Казалось бы, зачем? К чему поганить язык великого народа, и без того неоднократно оболганного в пристрастных «исследованиях»?
Затем, видимо, что несёт он в себе тот образ, который источает свет души человеческой; хоть и надломленный, но исходящий из уникального состояния духа и честного сердца. Именно состояние души относит русский народ к числу тех, кто ещё в состоянии вдохнуть жизнь в изнемогающее от гари и пыли урбанизированное человечество. Переделывая на свой лад русских классиков, именно эту духовную свечу норовят погасить поколения «парикмахеров» и эстрадных хохмачей. Не ослабев в желании не мытьём, так катаньем избавиться от не своих духовных ценностей, хохмачи и циники объединёнными усилиями умело переливают в своих сочинениях из пустого в порожнее, простое представляют сложным, а сложное совершенно непонятным. Таким образом, сорные «филологии» вырождались в кладбищенские растения, и духом и цветом дурманящие сознание людей.
Но только ли в «науке о литературе» дела обстоят столь плачевно? Увы, не только. Мёртвой хваткой впились в культуру России невзлюбившие её ерофеев войновичи, познерствующие медиамагнаты и эстрадные «фольклористы на час». Последних повсеместно сменяют всё новые и новые персонажи «истории и культуры», в число которых вошли производители серийных монументов.
К примеру, на протяжении многих лет, пользуясь невежеством «городских голов», в Златоглавой победно шествуют монстры «вечного Зураба», который, словно издеваясь над обществом, «творит» в наименее знакомой для себя ипостаси.
Казалось, не выдерживая масштаба и не соизмеряясь с пространством, гигантские колоды должны пасть под давлением общественности. Ан, нет! И с благословения «голов», «отцов русской демократии» и министров попранной культуры, церетелизация Страны продолжается, бездарности резвятся на отведённых им площадях, а подлинные таланты гниют в подвалах. И не мудрено: веяниям нового времени соответствуют его кумиры. Вдохновляемая лукавыми диссидентами и сутулыми интеллектуалами именно эта публика охотно рядится в реквизиты романтических страдальцев, «героев» и «гениев».
Нечто подобное происходит и в поэзии. Выделив из «толпы» поэтов Иосифа Бродского, увидим, что с его амбициями может спорить лишь его неприязнь к России – и к той, «которую мы потеряли» и «которая его посадила», и к неповинной в том исторической России.
Выдающийся поэт Юрий Кузнецов очень точно охарактеризовал утерявшего внутренние стимулы русскоязычного «второго Пушкина»: «Поэзия Бродского – имитация, его надо переводить на русский язык, русское мышление».
Но почему? В чём проблема?
В том, что перевести его стихотворения на русский язык, как и на любой другой, очень даже сложно, ибо не перекликается такого рода поэзия ни с душой народа, ни с его культурой, ни с содержанием. Книжная душа Бродского способна «переводить» лишь умозрения, да и то сухим языком «технической» поэзии. Не имея тяги к народному, и по-настоящему не предрасположенный к классическому наследию, не понимая своеобразия национальной культуры, кроме как известной, наверное, только ему, Бродский не мог ценить и традиции. При духовной всеядности (т. е. бездуховном приятии всякой формы «слова») автор, или, как в данном случае, «человек Вселенной», может существовать лишь в лысом поле псевдокультуры, выраженной здесь в «голом (опять же – техническом) тексте» стихотворений.

━━━━━━━━━━

ПИСЬМЕННОЕ ЗАДАНИЕ A -
Ответьте по исходному тексту на вопросы:
(i) Какой поэт охарактеризовал поэзию Бродского как имитацию?
(ii) Где, согласно тексту, победно шествуют монстры «вечного Зураба»?
(iii) Кто вошёл в число новых персонажей «истории и культуры»?
ПИСЬМЕННОЕ ЗАДАНИЕ B -
Воспроизведите без изменений фрагмент исходного текста от слов «Выдающийся поэт Юрий» до слов «В чём проблема?» включительно.
Приведённые далее данные с исходным текстом не связаны.

РАЗДЕЛ ДАННЫХ -
━━━━━━━━━━

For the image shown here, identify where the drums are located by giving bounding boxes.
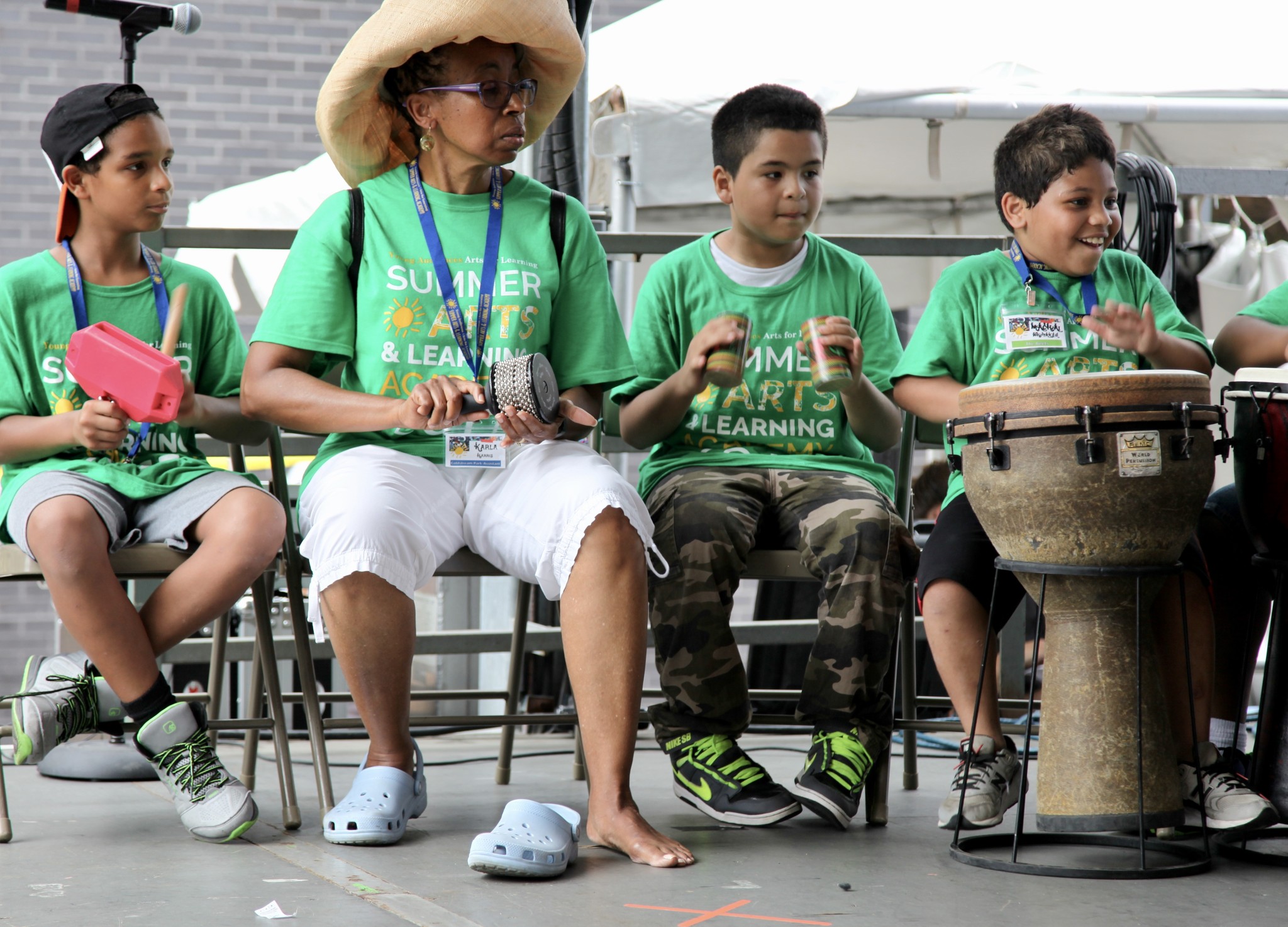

━━━━━━━━━━

ОТВЕТ НА ЗАДАНИЕ A -
(i) Юрий Кузнецов.
(ii) В Златоглавой.
(iii) Производители серийных монументов.

ОТВЕТ НА ЗАДАНИЕ B -
Выдающийся поэт Юрий Кузнецов очень точно охарактеризовал утерявшего внутренние стимулы русскоязычного «второго Пушкина»: «Поэзия Бродского – имитация, его надо переводить на русский язык, русское мышление».
Но почему? В чём проблема?